High-Level Architecture

Watcher is built on a modern, high-performance stack designed for scalability and reliability:

Core Components:

  • FastAPI - High-performance web framework with async support

  • PostgreSQL - Reliable, open-source database with advanced features

  • Celery - Distributed task queue for background processing

  • Redis - Message broker and caching layer

  • Docker - Containerization for deployment and scaling

FastAPI Framework

FastAPI was chosen for its simplicity, speed, and modern async capabilities:

Key Features:

  • orjson Integration - Fast JSON serialization/deserialization for optimal performance

  • Gunicorn + Uvicorn - Production-ready ASGI server with worker management

  • asyncpg Integration - Fastest asynchronous PostgreSQL driver

  • Connection Pooling - Efficient database connection management

  • Pydantic Validation - Automatic request/response validation with database constraint enforcement

  • Full Async Support - Asynchronous operations throughout the application

Performance Benefits:

  • Sub-second response times for all API endpoints

  • Minimal overhead on pipeline execution

  • High concurrency support for multiple simultaneous requests

PostgreSQL Database

PostgreSQL provides the robust, scalable foundation for Watcher’s metadata storage:

Optimizations:

  • RETURNING Clauses - Combines INSERT/UPDATE and SELECT operations to minimize database trips

  • Strategic Indexing - Comprehensive indexing strategy designed for large table growth

  • BIGINT Support - Handles massive scale (beyond 2 billion records)

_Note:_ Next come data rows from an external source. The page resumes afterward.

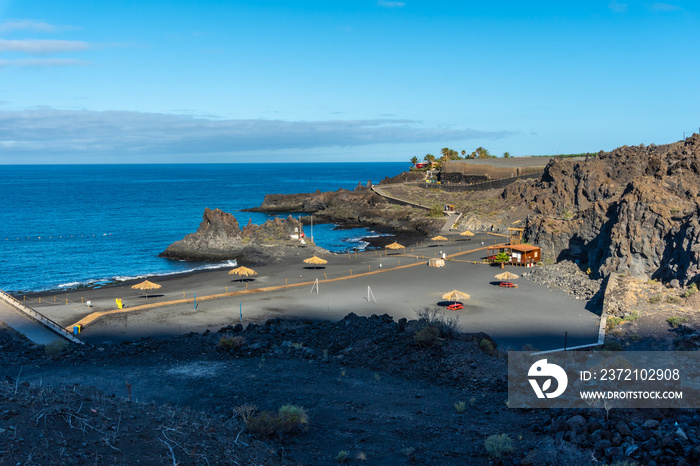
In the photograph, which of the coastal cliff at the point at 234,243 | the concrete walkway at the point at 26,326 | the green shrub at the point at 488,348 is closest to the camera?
the green shrub at the point at 488,348

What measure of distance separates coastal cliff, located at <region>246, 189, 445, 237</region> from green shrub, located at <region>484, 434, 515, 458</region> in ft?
212

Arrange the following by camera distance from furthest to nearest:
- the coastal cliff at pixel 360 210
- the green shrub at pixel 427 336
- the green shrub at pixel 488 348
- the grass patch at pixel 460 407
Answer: the coastal cliff at pixel 360 210, the green shrub at pixel 488 348, the green shrub at pixel 427 336, the grass patch at pixel 460 407

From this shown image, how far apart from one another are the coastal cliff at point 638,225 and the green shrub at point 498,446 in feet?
73.4

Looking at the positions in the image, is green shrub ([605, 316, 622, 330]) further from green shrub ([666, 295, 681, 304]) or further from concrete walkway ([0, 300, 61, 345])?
concrete walkway ([0, 300, 61, 345])

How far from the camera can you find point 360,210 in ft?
333

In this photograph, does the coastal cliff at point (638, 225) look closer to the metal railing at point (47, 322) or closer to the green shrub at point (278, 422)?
the green shrub at point (278, 422)

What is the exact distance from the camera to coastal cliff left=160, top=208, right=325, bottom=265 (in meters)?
58.7

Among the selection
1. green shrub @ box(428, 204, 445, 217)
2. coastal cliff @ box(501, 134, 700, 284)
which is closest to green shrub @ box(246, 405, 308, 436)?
coastal cliff @ box(501, 134, 700, 284)

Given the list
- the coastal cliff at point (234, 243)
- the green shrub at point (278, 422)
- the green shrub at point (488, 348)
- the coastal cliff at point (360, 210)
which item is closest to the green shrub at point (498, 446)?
the green shrub at point (278, 422)

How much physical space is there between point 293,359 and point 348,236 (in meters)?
58.7

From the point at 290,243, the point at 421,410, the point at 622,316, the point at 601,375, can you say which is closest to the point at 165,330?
the point at 421,410

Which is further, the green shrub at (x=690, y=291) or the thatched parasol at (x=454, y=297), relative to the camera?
the thatched parasol at (x=454, y=297)

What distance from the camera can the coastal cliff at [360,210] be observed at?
84.2 metres

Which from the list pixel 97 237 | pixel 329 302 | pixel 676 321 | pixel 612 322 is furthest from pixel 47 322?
pixel 97 237
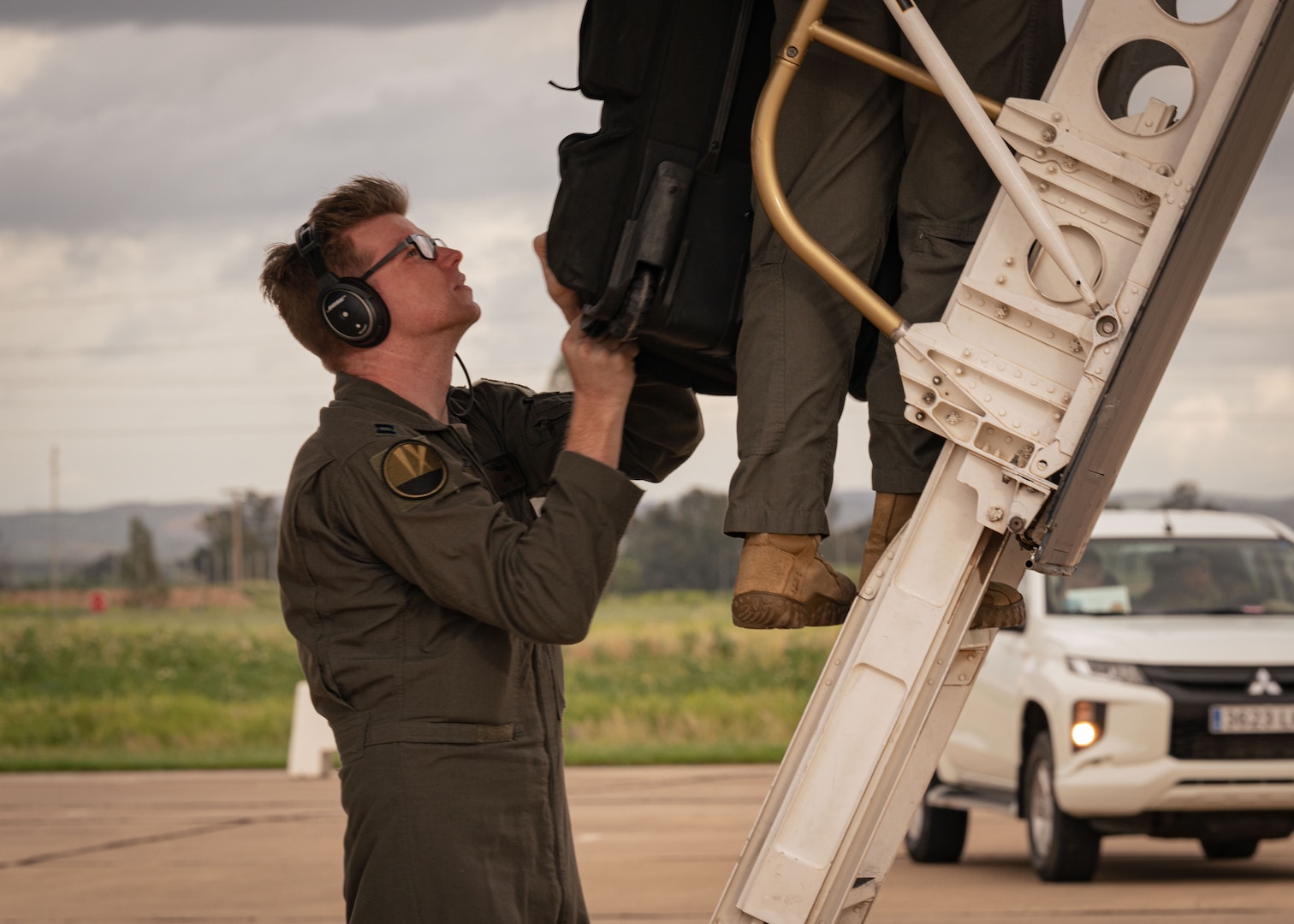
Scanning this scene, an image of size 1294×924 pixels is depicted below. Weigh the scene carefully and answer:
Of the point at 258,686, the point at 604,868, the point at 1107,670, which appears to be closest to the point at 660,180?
the point at 1107,670

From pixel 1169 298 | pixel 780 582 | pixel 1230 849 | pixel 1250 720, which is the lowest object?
pixel 1230 849

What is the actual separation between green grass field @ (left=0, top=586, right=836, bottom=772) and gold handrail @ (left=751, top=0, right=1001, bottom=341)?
1579cm

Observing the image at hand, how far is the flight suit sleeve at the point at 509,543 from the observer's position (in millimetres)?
3254

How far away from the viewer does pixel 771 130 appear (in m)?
2.96

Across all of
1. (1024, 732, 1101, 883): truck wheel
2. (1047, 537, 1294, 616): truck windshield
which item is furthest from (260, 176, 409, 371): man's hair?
(1047, 537, 1294, 616): truck windshield

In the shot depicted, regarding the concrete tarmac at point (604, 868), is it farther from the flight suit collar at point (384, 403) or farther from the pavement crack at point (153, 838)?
the flight suit collar at point (384, 403)

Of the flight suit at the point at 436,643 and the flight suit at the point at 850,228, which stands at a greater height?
the flight suit at the point at 850,228

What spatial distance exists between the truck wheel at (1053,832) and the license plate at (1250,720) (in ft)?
2.95

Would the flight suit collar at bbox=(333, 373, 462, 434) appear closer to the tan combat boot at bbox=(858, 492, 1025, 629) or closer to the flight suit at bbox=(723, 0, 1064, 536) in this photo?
the flight suit at bbox=(723, 0, 1064, 536)

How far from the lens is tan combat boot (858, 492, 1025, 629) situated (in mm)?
3129

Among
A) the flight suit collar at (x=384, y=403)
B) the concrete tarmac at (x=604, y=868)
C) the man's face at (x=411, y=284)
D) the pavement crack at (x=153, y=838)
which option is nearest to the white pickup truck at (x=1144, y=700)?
the concrete tarmac at (x=604, y=868)

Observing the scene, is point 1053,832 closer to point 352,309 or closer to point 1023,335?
point 352,309

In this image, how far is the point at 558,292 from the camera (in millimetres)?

  • Check Constraints - Data quality enforcement at the database level

  • Custom Enums - Type-safe enumeration support for data validation

  • JSONB Support - Flexible metadata storage with efficient querying

Celery Background Processing

Celery handles time-consuming operations to keep the main API responsive:

Performance Features:

  • Rate Limiting - Protects database from overwhelming requests

  • Task Duration Logging - Performance monitoring and analysis

  • Scalable Workers - Horizontal scaling for increased throughput

  • Retry Logic - Automatic failure recovery with exponential backoff

Redis Message Broker

Redis serves as the message broker and provides additional functionality:

Primary Functions:

  • Celery Queue - Task distribution and management

  • Persistence - Queue durability for reliability

  • Task Duration Storage - Performance metrics collection

  • Queue Monitoring - Real-time queue status and health checks

Docker Containerization

Docker provides standardized deployment and development environments:

Container Strategy:

  • FastAPI Application - Web API container with Gunicorn workers

  • Celery Workers - Background task processing containers

  • Development Environment - Docker Compose for local development

  • Production Deployment - Kubernetes-ready container images

Logfire Integration

Logfire provides comprehensive logging and monitoring capabilities:

Features:

  • Centralized Logging - Aggregates logs from FastAPI and Celery workers

  • Error Rate Monitoring - Automatic alerting for error rate spikes

  • Performance Tracking - Request/response time monitoring

  • Debugging Support - Detailed request tracing and error analysis

Benefits:

  • Observability - Complete visibility into system behavior

  • Alerting - Proactive issue detection and notification

  • Debugging - Easy troubleshooting with detailed logs

  • Performance Analysis - Identify bottlenecks and optimization opportunities

Performance Design Goals

Watcher was designed with one primary goal: minimal impact on your data pipelines.

Key Principles:

  • Fast Response Times - Every API call optimized for speed

  • Efficient Database Queries - Minimal database round trips

  • Background Processing - Heavy operations don’t block API responses

  • Resource Optimization - Efficient memory and CPU usage

  • Scalable Architecture - Grows with your data infrastructure

Result: The Watcher framework provides comprehensive metadata management and monitoring capabilities while maintaining negligible performance impact on your data pipelines. This ensures that adding observability doesn’t slow down your data processing workflows.